Jun. 2nd, 2004

tanaise: (Default)
[livejournal.com profile] marrael has a Wiscon recap up now: http://www.livejournal.com/users/marrael/35467.html?#cutid1 It's fabulous. But be warned: Shirtless David Levine.

I forgot to publically mourn: I have nearly no swag from the con. Hannah brought me "A place so foreign" for my birthday (It isn't yet personalized "to my future wife," but I'm sure that's just a matter of time.). And I snagged a copy of Salt Roads of the free table(which was much more dangerous than it may sound--I feared for my life for a moment there or so). I have to send it to Lena when I finish reading it, and I've got this feeling that I was supposed to do that with another book back in the day, and never did. And I got my latest (and last in the subscription) LCRW. And Leslie gave me a copy of Olympic Games right as I left, which I should probably lend to Hannah when I've read it. But right now, I'm reading Cory-stories. Mmmmm.

And I got money from my mom for my birthday to buy a pair of earings from [livejournal.com profile] elisem. Nothing fancy, just a set of flower earings--blue glass flowers hanging down with little pearl stamens. I can't remember if she has pictures of the style up, but they're very cute. 38 different colors, she told us, and 14 of them were blue. :) I picked (well, okay, Kat picked) a nice very deep blue, though momentarily I got distracted by a reddish/yellow/almost-amber colored pair.

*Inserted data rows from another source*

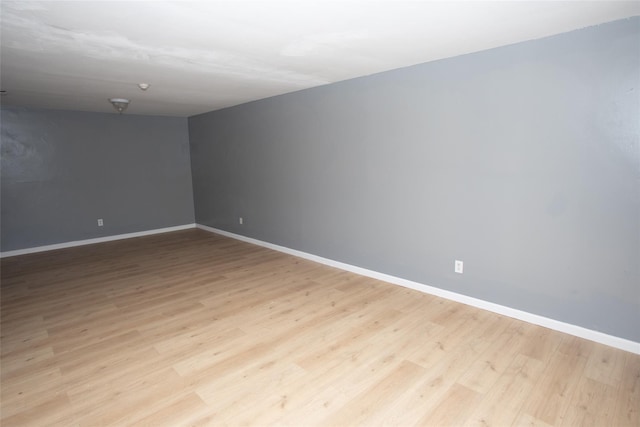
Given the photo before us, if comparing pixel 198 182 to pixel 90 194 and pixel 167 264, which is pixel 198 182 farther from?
pixel 167 264

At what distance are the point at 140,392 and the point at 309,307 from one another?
1499mm

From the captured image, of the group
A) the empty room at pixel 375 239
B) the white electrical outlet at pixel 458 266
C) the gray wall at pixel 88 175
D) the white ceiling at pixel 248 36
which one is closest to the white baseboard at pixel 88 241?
the gray wall at pixel 88 175

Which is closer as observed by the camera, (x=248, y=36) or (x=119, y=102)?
(x=248, y=36)

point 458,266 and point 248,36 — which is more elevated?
point 248,36

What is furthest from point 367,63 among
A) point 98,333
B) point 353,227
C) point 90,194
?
point 90,194

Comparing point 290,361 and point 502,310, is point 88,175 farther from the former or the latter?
point 502,310

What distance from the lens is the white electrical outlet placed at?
311 cm

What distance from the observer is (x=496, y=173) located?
2.79 metres

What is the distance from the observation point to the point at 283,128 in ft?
15.3

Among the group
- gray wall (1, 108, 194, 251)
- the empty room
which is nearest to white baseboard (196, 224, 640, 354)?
the empty room

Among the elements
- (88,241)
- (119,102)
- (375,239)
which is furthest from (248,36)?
(88,241)

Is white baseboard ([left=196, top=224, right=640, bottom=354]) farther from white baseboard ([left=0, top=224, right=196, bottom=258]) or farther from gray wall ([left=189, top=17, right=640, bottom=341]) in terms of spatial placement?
white baseboard ([left=0, top=224, right=196, bottom=258])

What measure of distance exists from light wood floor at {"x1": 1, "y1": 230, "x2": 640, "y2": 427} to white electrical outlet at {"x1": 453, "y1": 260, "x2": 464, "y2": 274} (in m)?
0.32

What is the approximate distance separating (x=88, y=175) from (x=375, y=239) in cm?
504
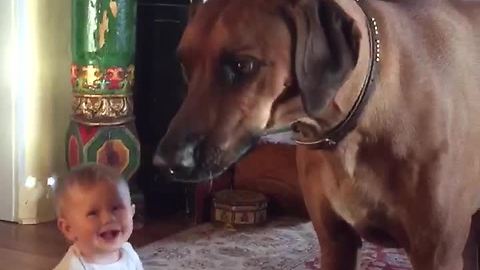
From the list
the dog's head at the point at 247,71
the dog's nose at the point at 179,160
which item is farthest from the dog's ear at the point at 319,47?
the dog's nose at the point at 179,160

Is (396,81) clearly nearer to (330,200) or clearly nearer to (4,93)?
(330,200)

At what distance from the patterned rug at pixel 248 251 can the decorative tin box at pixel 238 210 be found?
4 centimetres

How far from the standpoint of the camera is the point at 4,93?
260 centimetres

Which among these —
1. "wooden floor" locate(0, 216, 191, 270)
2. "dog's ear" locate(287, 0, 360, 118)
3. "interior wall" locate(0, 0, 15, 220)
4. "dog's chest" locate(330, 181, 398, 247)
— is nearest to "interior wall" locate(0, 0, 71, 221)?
"interior wall" locate(0, 0, 15, 220)

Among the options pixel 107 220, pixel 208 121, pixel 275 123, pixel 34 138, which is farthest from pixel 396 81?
pixel 34 138

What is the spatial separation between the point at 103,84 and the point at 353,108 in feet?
3.95

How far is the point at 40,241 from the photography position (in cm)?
244

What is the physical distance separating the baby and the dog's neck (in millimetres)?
303

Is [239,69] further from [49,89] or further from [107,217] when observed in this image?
[49,89]

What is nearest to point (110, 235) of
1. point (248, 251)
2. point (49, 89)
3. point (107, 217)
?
point (107, 217)

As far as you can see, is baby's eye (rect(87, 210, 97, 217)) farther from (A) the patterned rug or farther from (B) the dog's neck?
(A) the patterned rug

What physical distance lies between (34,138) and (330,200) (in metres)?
1.32

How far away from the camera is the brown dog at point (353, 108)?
1258 millimetres

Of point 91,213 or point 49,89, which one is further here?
point 49,89
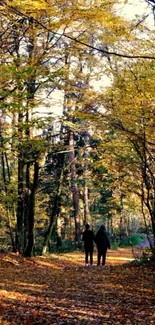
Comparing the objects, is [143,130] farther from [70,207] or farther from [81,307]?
[70,207]

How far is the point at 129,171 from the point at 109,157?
1.11 meters

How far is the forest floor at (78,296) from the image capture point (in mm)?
6512

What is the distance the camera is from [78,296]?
8.59 metres

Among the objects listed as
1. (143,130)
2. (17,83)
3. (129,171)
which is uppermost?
(17,83)

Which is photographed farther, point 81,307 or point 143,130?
point 143,130

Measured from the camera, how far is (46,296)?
8570 mm

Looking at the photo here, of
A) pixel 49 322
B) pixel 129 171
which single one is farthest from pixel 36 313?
pixel 129 171

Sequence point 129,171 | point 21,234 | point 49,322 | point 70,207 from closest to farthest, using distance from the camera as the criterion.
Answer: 1. point 49,322
2. point 129,171
3. point 21,234
4. point 70,207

But I didn't get to buy any books at all. And I had a list like you wouldn't believe--Ratbastard chapbooks, and um, most of the SBP table, and that's probably most of it all. Oh, Little Gods, were I feeling truly rich. But I wasn't. I was being very very good. Which was very very hard.
tanaise: (Default)
Oh, and I should probably do a 'first day at the new house' type post, but I didn't really do anything there, so I'm not sure if it's worth it. I'll think about it for a while though.



Oh, at the New Wave YA reading, Sharyn November gave the best definition of YA as a group that I've heard yet. Hannah and I just looked at each other, and gave each other very big eyes. She said, aproximately, that YA novels are about people (presumably young/youngish, but not necessarily in a particular age group) facing a problem they don't have tools to handle yet.

I think it might be a bit broad--clearly you can write novels about that which aren't YA, but I'll bet that I could make at least 75% of the YA I read fit that sentence, without even stomping on the edges.

So. What do the rest of you think? yes? no? (Hannah, or anyone else who was there, did I remember it correctly?)